### TASK REQUIREMENTS
Every entry must be repeated exactly. Exclude all pictures.

### EXERCISE DATA

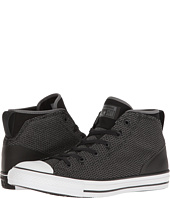 Converse - Chuck Taylor® All Star® Syde Street Reflective Mid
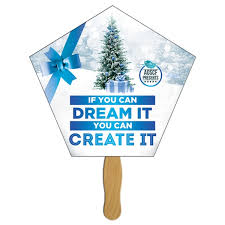 church fan church promotional items giveaways church giveaways usimprints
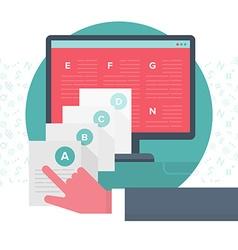 Organizing Digital Content vector image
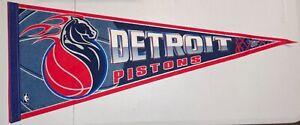 "VINTAGE DETROIT PISTONS NBA 29"" WINCRAFT SPORTS PENNANT FLAMING HORSE LOGO"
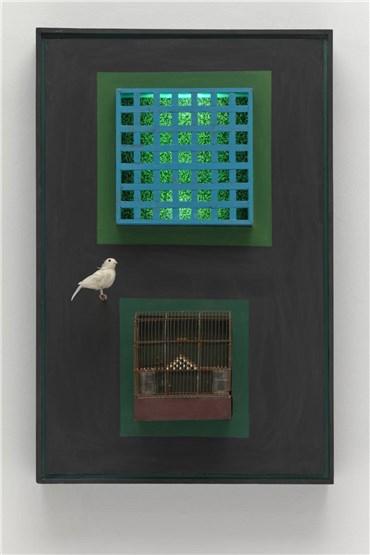 Mixed media, Parviz Tanavoli, Cage, Cage, Cage, 1966, 21536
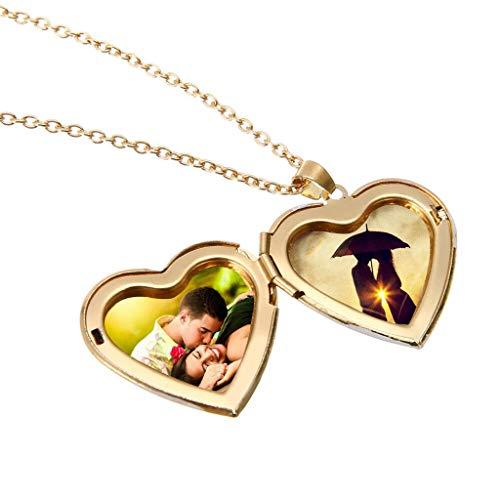 Frame Mini Anhänger (Mypace Anhänger Gold Silber 925 Für Damen Retro herzförmige Halskette Medaillon Mini Foto Frame Box Anhänger für Frauen Charme)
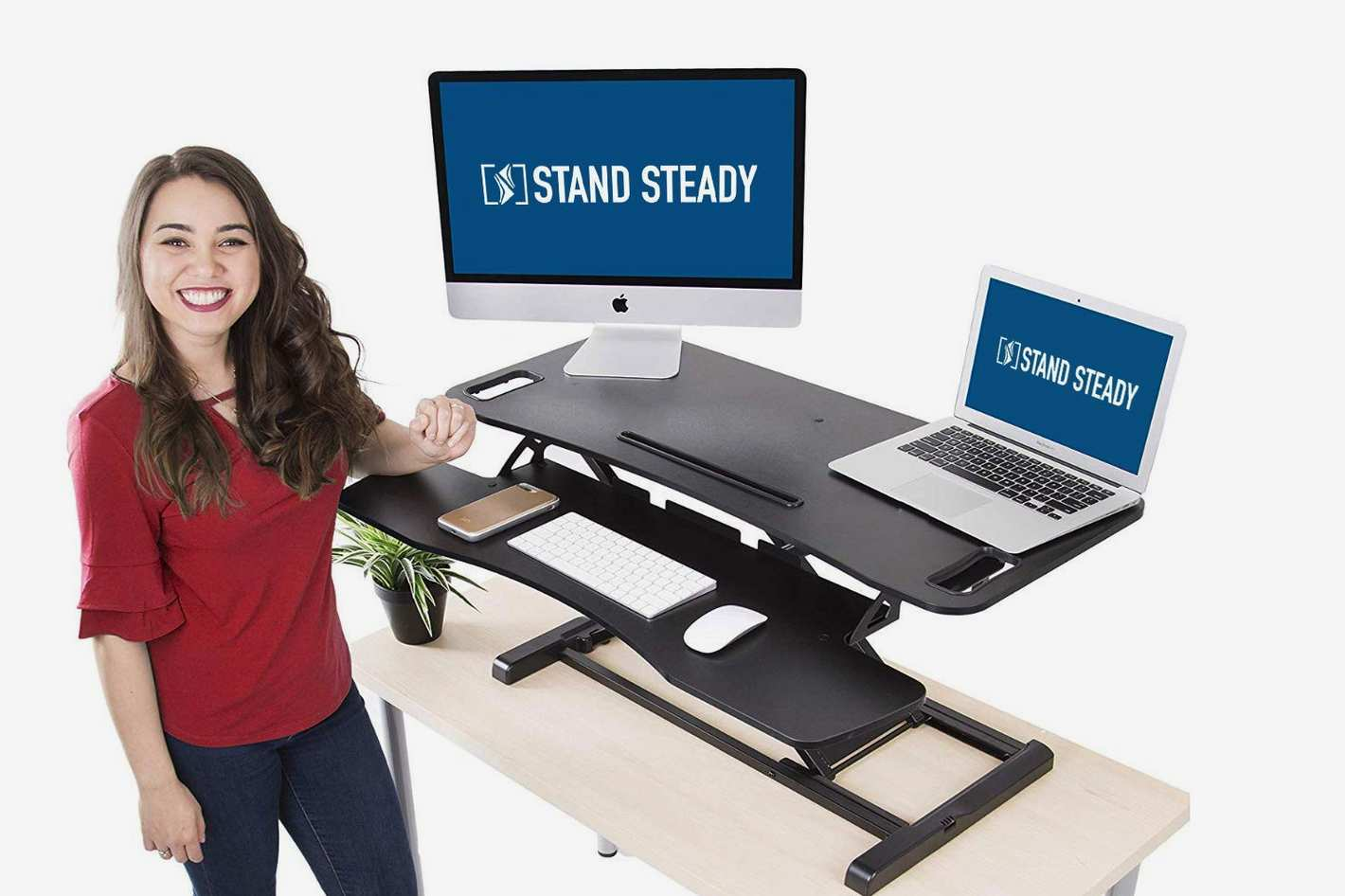 Stand Steady Flexpro Hero Two Level Standing Desk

### WRITTEN SOLUTION
 Converse - Chuck Taylor® All Star® Syde Street Reflective Mid
 church fan church promotional items giveaways church giveaways usimprints
 Organizing Digital Content vector image
 "VINTAGE DETROIT PISTONS NBA 29"" WINCRAFT SPORTS PENNANT FLAMING HORSE LOGO"
 Mixed media, Parviz Tanavoli, Cage, Cage, Cage, 1966, 21536
 Frame Mini Anhänger (Mypace Anhänger Gold Silber 925 Für Damen Retro herzförmige Halskette Medaillon Mini Foto Frame Box Anhänger für Frauen Charme)
 Stand Steady Flexpro Hero Two Level Standing Desk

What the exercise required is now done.